DOCUMENT SEGMENT>
** BEGIN **
13 Fields in Matter
13.1 Introduction
So far in our discussion of electromagnetism we have largely confined our discussion of the electric and magnetic fields to points in space away from their sources. That is at distances away from charge distributions and current carrying wires. At a few points in our examples we have also asked what happens to the field inside regions of uniform charge density or current densities (the electric field in a sphere of charge or the magnetic field in a current carrying wire). But what happens to the electric and magnetic fields when they interact with real materials? This is a difficult problem that needs a good understanding of quantum mechanics to address properly (for example, we cannot understand semiconductors without it). So how was this addressed in the 19th century (before the theory of quantum mechanics was developed)? Well a more phenomenological approach was used. This is the approach we are going to use here. A thorough and rigurous description of the theory is presented in Griffiths chapters 4 and 6. I strongly recommend you read those sections in addition to these notes. However, the main aim in this course is to introduce you to the concepts of the auxiliary fields (\(\vec{D}\), the Displacement field) and the (\(\vec{H}\)) field. In particular we consider the case of linear materials; these include dielectrics, diamagnets and paramagnets. In passing we will mention non-linear materials and those that generate permanent electric and magnetic fields (ferroelectrics and ferromagnets) but they will not be considered in any detail.
13.2 Maxwell’s equations in matter
At the end point of our discussion we want to reach the equivalent for Maxwell’s equations in matter. I state them here,
\(\displaystyle \nabla\cdot\vec{D}=\rho_f\)
\(\displaystyle \nabla \times \vec{E} = -\frac{\partial \vec{B}}{\partial t}\)
\(\displaystyle \nabla\cdot\vec{B}=0\)
\(\displaystyle \nabla\times\vec{H}=\vec{J_f}+\frac{\partial \vec{D}}{\partial t}\).
We can already note that two of these equations are unchanged from what we’ve already seen, but for the other two equations we have introduced two new ‘sources’, \(\rho_f\) and \(\vec{J_f}\) and two new fields, \(\vec{D}\) and \(\vec{H}\). The new fields are related to the electric and magnetic fields by,
\(\vec{D}=\epsilon_0\vec{E}+\vec{P}\)
\(\vec{H} = \frac{1}{\mu_0}\vec{B}-\vec{M}\)
so our task is to understand what the vectors \(\vec{P}\), the polarization and \(\vec{M}\) the magnetization mean when we are discussing the properties of materials. In order to conceptualize the behaviour of the fields we’ll also need to establish what we mean by \(\rho_f\), the ‘free’ charge and \(\vec{J_f}\) the ‘free’ currents.
We should note at this point that polarization and magnetization can occur in the absence of external electric or magnetic fields (your typical bar magnet produces a magnetic field without needing any external wires) but in this course we will only consider ‘linear’ materials. These are materials in which, in the absence of any external electric fields or magnetic fields, there is no electric or magnetic field present, but they become polarised/magnetized in the presence of an external field in a way in which the polarization/magnetization is proportional to the external field. This ‘linear response’ is encapsulated in the expressions,
\(\displaystyle \vec{P}=\epsilon_0\chi_e\vec{E}\)
\(\displaystyle \vec{M}=\chi_m\vec{H}\).
** END **
STORED RECORDS>
** BEGIN **
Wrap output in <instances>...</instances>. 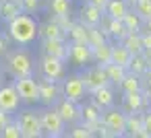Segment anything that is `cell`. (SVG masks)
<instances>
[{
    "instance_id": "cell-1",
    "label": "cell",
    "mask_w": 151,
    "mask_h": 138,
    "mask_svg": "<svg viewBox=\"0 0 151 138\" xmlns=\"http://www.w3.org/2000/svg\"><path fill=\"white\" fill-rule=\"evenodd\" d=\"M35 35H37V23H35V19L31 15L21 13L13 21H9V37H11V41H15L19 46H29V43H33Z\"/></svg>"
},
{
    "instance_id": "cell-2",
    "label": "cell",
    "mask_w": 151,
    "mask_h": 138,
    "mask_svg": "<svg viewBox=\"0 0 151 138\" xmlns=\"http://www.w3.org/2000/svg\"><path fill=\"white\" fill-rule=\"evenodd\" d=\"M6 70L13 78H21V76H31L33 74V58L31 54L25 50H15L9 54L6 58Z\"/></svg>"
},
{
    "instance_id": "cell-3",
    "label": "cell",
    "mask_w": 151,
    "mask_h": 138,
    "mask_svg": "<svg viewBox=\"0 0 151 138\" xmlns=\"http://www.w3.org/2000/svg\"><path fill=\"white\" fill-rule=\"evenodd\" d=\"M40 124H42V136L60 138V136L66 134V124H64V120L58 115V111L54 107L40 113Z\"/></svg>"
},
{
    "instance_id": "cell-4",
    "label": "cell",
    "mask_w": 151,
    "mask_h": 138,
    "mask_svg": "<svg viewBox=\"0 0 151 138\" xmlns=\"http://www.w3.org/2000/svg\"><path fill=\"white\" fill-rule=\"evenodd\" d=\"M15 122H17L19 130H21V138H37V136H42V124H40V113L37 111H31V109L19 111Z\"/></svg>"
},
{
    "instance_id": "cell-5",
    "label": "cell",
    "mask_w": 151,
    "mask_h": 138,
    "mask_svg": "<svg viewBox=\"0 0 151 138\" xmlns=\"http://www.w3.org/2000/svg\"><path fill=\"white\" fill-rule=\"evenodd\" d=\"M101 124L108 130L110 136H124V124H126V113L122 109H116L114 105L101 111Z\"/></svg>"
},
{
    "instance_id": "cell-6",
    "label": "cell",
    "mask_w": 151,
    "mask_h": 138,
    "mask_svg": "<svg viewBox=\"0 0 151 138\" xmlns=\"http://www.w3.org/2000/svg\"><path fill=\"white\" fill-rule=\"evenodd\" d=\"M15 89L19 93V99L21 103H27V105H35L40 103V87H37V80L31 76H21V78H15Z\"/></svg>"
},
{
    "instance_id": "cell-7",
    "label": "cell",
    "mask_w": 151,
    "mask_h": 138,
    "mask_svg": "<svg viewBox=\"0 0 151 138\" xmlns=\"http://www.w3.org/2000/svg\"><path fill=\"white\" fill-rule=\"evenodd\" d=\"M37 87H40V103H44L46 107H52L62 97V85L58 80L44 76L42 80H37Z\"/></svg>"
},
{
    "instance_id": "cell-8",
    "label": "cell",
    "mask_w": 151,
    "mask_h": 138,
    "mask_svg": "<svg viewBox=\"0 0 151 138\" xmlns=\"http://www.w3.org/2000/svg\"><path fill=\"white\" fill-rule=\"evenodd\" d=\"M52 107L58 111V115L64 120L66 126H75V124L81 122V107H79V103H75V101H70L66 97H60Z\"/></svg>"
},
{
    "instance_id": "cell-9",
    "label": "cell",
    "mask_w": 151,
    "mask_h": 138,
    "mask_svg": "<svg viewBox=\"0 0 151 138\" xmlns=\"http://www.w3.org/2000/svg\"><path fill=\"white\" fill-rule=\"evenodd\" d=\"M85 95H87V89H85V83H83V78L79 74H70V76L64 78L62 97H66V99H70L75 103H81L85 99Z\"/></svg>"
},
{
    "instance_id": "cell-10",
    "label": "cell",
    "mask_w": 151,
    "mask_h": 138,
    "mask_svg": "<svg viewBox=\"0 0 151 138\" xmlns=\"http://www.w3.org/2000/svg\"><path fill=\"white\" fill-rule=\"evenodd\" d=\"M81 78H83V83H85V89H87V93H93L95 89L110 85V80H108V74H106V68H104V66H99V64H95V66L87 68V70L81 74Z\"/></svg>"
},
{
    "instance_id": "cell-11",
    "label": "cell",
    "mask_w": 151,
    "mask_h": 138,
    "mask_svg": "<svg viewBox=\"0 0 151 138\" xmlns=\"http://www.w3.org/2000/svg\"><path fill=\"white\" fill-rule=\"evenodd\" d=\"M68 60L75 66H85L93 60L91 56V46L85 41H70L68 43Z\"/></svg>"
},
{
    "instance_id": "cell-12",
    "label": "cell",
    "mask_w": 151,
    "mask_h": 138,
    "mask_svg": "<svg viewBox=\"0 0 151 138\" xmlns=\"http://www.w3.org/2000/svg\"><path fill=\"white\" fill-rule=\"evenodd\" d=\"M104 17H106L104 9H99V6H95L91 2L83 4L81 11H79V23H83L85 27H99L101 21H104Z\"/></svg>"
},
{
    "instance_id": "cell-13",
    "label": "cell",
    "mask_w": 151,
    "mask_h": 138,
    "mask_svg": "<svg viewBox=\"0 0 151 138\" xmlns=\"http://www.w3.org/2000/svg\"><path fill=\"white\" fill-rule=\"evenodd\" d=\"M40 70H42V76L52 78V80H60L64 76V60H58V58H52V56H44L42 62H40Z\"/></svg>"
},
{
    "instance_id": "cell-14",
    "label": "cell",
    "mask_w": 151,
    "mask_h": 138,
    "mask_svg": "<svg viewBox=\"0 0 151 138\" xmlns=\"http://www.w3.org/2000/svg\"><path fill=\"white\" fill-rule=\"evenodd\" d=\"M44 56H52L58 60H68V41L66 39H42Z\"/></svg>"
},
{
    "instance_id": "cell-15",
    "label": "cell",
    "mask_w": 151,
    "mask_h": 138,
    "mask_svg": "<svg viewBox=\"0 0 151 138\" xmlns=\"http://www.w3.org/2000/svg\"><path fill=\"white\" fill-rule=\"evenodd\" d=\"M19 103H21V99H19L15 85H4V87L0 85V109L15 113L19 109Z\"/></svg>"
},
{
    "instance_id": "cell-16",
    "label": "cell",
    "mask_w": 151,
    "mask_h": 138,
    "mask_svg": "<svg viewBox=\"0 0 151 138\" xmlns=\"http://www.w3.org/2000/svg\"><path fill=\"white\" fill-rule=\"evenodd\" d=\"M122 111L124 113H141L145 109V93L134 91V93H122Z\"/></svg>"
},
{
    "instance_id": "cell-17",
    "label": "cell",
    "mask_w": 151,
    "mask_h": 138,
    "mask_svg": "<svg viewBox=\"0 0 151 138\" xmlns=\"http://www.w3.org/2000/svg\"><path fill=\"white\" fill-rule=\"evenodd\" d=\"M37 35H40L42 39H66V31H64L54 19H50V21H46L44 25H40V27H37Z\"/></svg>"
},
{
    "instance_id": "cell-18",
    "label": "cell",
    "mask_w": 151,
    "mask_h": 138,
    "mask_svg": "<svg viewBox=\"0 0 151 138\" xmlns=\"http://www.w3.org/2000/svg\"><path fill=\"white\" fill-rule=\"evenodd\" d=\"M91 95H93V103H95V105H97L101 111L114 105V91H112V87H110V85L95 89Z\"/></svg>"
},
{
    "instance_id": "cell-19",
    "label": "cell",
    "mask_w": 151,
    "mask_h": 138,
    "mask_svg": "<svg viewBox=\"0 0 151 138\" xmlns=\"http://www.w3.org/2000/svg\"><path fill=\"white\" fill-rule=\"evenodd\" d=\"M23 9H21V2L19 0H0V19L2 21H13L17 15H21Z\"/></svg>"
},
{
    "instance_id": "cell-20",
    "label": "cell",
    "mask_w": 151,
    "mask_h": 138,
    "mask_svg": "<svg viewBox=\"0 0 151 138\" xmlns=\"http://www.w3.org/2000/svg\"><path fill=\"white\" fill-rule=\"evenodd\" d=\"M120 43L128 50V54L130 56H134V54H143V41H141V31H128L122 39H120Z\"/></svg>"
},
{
** END **
TASK GOAL> In the section on fields in matter, which two kinds of materials that generate permanent electric and magnetic fields are mentioned only in passing? Work only from the section on fields in matter.

COMPLETE ANSWER> Ferroelectrics and ferromagnets.